新型コロナウイルスの感染を確認する方法の1つ、PCR検査は、最も精度が高い検査方法だとされています。検査は保健所が必要だと判断した場合に、行政が費用を負担して行われますが、希望する場合は自費診療で受けることもできます。名古屋のクリニックを取材しました。

 名古屋市昭和区の「いつきクリニック石川橋」は「自費診療」でのPCR検査を行っています。

防護服に身を包み、院長が向かったのは、クリニックの裏にある駐車場です。

 接触を最小限にするため、ドライブスルー方式を採用。完全予約制で検査を受ける人は駐車場で待機して車に乗ったまま移動します。医師はわずかに開けた窓の隙間から、長い綿棒を差し込んで検体を採取します。

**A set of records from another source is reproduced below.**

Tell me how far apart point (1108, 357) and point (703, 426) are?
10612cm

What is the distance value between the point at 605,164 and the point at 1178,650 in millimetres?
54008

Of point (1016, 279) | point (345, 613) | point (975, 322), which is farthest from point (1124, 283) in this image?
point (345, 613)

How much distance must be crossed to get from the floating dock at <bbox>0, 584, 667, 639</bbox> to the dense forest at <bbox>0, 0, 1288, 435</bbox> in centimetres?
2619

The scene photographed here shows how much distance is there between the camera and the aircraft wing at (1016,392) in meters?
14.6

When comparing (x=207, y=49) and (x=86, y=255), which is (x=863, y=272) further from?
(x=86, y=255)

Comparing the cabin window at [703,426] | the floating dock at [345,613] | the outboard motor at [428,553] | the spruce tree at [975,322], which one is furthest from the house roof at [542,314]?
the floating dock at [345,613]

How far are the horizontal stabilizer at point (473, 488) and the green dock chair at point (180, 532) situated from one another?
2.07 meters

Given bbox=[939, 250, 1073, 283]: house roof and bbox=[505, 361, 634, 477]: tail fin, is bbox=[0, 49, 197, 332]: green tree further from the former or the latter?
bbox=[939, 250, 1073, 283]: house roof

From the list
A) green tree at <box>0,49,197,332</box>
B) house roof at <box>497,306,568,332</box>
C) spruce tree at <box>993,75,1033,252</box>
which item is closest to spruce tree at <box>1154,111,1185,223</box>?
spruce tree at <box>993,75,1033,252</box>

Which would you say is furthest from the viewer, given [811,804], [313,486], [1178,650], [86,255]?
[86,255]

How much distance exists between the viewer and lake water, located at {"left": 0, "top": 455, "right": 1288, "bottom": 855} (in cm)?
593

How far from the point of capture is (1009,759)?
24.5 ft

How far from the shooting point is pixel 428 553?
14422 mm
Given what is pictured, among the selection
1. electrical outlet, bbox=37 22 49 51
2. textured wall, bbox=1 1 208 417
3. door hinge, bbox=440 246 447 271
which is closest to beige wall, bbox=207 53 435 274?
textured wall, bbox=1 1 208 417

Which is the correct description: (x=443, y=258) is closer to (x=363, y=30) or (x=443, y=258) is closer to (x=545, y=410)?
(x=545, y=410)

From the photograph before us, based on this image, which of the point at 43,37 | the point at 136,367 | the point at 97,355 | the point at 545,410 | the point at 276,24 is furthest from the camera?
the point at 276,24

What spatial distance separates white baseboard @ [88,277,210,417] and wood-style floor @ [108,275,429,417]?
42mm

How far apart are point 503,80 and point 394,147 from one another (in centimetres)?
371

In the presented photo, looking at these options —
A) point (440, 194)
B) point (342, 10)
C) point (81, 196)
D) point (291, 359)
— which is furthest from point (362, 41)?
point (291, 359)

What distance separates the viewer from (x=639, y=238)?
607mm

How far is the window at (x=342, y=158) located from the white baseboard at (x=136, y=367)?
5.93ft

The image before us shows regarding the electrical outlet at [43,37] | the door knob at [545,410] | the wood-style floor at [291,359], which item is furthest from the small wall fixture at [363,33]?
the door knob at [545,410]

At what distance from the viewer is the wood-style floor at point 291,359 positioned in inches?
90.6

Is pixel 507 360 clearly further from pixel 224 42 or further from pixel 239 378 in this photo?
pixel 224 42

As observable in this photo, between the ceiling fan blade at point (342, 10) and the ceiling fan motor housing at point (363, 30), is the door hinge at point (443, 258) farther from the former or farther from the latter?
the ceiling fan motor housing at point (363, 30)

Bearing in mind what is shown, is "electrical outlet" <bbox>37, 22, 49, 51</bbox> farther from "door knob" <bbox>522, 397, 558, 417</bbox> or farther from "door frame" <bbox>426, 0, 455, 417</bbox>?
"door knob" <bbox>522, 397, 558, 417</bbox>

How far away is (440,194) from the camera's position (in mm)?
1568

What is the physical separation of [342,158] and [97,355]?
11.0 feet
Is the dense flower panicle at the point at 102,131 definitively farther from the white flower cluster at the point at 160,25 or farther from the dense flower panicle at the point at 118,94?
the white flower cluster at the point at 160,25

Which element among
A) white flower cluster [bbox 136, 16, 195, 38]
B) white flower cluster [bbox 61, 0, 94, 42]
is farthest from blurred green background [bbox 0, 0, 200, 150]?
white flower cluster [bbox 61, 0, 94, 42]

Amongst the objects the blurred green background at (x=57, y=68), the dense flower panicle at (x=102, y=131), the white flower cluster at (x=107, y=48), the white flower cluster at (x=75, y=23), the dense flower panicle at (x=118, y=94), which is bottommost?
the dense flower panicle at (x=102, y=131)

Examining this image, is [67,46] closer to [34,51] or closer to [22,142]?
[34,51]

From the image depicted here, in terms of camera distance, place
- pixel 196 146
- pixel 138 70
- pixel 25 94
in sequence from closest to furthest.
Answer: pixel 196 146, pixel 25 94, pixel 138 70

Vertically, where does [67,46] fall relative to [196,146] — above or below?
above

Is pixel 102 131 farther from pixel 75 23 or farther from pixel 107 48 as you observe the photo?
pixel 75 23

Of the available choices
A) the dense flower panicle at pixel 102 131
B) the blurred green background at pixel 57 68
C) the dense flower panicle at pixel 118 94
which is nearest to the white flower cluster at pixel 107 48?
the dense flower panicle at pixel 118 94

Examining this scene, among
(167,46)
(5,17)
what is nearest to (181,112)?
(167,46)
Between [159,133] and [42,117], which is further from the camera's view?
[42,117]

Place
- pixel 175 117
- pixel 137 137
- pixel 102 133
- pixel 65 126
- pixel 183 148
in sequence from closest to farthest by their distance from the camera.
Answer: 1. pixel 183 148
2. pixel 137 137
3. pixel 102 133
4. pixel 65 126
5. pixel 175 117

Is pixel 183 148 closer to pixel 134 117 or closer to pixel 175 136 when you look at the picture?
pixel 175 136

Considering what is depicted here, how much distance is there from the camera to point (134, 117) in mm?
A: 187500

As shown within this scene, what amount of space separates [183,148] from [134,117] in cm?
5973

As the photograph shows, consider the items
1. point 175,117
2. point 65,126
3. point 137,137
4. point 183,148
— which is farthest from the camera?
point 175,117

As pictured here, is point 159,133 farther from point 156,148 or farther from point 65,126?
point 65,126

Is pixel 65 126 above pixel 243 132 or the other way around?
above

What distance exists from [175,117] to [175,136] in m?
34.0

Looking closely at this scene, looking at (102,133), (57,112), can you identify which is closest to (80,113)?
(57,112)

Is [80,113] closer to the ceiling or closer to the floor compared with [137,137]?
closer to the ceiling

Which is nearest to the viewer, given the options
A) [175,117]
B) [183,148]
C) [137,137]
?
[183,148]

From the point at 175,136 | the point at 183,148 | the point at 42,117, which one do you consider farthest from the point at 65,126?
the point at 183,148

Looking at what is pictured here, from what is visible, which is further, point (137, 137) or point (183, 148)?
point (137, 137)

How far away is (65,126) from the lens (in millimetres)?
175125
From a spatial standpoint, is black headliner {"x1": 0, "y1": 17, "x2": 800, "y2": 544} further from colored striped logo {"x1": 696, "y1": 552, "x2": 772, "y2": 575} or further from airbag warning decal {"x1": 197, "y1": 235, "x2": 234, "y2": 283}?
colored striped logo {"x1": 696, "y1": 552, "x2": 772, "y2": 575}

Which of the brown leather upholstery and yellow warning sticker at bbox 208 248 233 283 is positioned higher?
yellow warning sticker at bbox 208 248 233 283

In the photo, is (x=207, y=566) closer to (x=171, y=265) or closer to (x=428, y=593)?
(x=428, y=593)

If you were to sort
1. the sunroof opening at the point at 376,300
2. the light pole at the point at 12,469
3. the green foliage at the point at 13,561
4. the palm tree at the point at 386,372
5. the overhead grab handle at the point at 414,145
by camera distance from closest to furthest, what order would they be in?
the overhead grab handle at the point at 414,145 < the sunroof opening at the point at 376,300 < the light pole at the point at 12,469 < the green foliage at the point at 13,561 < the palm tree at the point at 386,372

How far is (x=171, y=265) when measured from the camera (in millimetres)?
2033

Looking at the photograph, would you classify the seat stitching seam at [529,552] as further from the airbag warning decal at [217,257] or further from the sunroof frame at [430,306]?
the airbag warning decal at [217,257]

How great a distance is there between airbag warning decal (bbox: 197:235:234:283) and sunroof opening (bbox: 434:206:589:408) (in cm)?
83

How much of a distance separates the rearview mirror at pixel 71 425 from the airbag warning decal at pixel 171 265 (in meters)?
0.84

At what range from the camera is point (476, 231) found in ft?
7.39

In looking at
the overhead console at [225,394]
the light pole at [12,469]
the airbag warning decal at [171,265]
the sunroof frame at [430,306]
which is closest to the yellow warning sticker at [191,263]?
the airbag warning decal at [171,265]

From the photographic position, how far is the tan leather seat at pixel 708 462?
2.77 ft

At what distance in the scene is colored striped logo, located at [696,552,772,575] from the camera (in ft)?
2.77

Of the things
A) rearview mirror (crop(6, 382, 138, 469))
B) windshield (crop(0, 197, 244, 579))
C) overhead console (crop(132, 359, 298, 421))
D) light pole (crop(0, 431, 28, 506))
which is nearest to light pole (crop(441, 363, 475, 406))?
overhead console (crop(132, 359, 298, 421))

 採取された検体はウイルスが漏れないように密閉し、その日のうちに民間の検査会社に回収され、早ければ翌日にも結果がわかるといいます。名前などを確認して検査を終えるまでの時間はわずか1分ほどです。

簡単な検査ですが、検査を増やすには高いハードルがあります。

佐藤院長:
「PCRというのは、遺伝子を増幅させるというちょっと特殊な技術が必要な検査ですから、これはもともと非常に高価な検査ですよね、やっぱり高いですよね」

 
 このPCR検査の費用は3万円。保健所の指導のもと、行政が費用を負担する「行政検査」は、感染者の濃厚接触者と保健所が判断した場合などに限られているため、自主的に検査を受けるには希望者が費用を100%負担することになります。

 高額な検査費用を払ってPCR検査を受ける人には、どんな理由があるのでしょうか。

食料品関係の会社で働く女性:
「一応念のため、会社から受けるようにということでした」


 食料品関係の会社に勤める女性は、会社で感染者が出たため、念のため検査を受けるように会社から指示をされたといいます。

Q.検査は高額ですが?

女性:
「(自費だと)ちょっと高いので無理かと思います」

佐藤院長:
「陰性であるということの証明がという欲しいという方が多くて、例えば外国に出張へ行くときに、PCR検査が陰性である証明がないと外国へ行けない、そういう人たちの要望が多くて、PCR検査を有料で始めたということがきっかけですね」

 PCR検査でこのクリニックを訪れる人には、出張で海外を訪れるために取引先から陰性の証明を求められる人や、学生で過去に発熱などの症状があり、PCR検査の証明がないと学校にいけない人などがいるといいます。

 3万円と高額な自費診療のPCR検査ですが、佐藤院長は感染拡大を防ぐために一定の効果があると指摘します。

佐藤院長:
「結局、今までPCR検査があまり簡単にできなかったが故に、感染が広がってしまったという可能性もありますから、PCR検査を行政検査だけでは絶対カバーできませんので、自費でPCR検査をやることによってコロナ感染者を見つけやすくなりました」


 いつきクリニック石川橋では、8/3から8/20までの間に約80件の検査を実施したということです。

 なお、発熱など症状があったり、2週間以内に感染者と濃厚接触している人は検査を受けることはできません。保健所に連絡してください。また、検査キットの入荷待ちもあり、すぐに検査が受けられないこともありますのでご注意ください。